Case Rep Med. 2019 Mar 26;2019:3873876. doi: 10.1155/2019/3873876. eCollection 2019.
Subvesical bile duct (SVBD) injury is a secondary major cause of minor bile duct injury after laparoscopic cholecystectomy (LC). However, this injury is usually not recognized intraoperatively, but postoperatively.

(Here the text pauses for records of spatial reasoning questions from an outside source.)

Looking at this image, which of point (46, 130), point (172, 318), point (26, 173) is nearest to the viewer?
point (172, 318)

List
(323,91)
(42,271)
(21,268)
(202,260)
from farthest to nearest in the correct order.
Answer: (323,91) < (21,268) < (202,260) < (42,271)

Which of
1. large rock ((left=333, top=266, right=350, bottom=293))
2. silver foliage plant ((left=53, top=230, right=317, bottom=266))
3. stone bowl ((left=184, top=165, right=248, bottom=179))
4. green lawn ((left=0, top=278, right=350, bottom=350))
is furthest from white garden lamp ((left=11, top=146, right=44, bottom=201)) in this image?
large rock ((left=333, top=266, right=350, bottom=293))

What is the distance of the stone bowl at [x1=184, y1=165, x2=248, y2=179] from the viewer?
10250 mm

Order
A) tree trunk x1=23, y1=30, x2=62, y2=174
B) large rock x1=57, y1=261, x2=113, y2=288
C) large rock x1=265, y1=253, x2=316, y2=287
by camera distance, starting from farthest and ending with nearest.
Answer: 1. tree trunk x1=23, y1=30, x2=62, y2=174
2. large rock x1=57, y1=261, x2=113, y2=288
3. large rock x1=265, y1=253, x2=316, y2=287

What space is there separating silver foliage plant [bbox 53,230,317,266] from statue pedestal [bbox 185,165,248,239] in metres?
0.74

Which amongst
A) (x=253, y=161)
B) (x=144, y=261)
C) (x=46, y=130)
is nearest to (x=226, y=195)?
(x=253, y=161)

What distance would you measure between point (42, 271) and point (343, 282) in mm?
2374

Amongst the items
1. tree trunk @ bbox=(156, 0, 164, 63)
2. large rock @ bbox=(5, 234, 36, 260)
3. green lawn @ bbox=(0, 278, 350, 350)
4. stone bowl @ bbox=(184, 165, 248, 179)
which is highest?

Case 1: the patient was an 84-year-old female, preoperatively diagnosed with acute cholecystitis. During LC, a tiny hole in the gallbladder fossa from which bile juice oozing was confirmed. Suturing was performed laparoscopically. Case 2: the patient was an 81-year-old male, preoperatively diagnosed with cholelithiasis. Because of a previous history of gastrectomy, laparoscopic adhesiolysis around the gallbladder was performed. During dissection, a small amount of bile was oozing from the surface of the liver adjacent to the gallbladder fossa. Suturing was performed laparoscopically.
If a small amount of bile juice was detected, meticulous observation not only around the cystic duct stump but also the gallbladder fossa should be performed. Simultaneous laparoscopic suturing was feasible, and an ideal procedure against SVBD injury developed during LC.
膀胱下胆管(SVBD)损伤是腹腔镜胆囊切除术(LC)后小胆管损伤的第二大主要原因。然而,这种损伤通常在术中未被识别,而是在术后才被发现。
病例1:患者为一名84岁女性,术前诊断为急性胆囊炎。在LC手术过程中,确认胆囊窝有一个小孔,有胆汁渗出。进行了腹腔镜缝合。病例2:患者为一名81岁男性,术前诊断为胆结石。由于既往有胃切除术史,对胆囊周围进行了腹腔镜粘连松解术。在解剖过程中,胆囊窝附近的肝脏表面有少量胆汁渗出。进行了腹腔镜缝合。
如果检测到少量胆汁,不仅应仔细观察胆囊管残端周围,还应观察胆囊窝。同时进行腹腔镜缝合是可行的,这是一种针对LC术中发生的SVBD损伤的理想手术方法。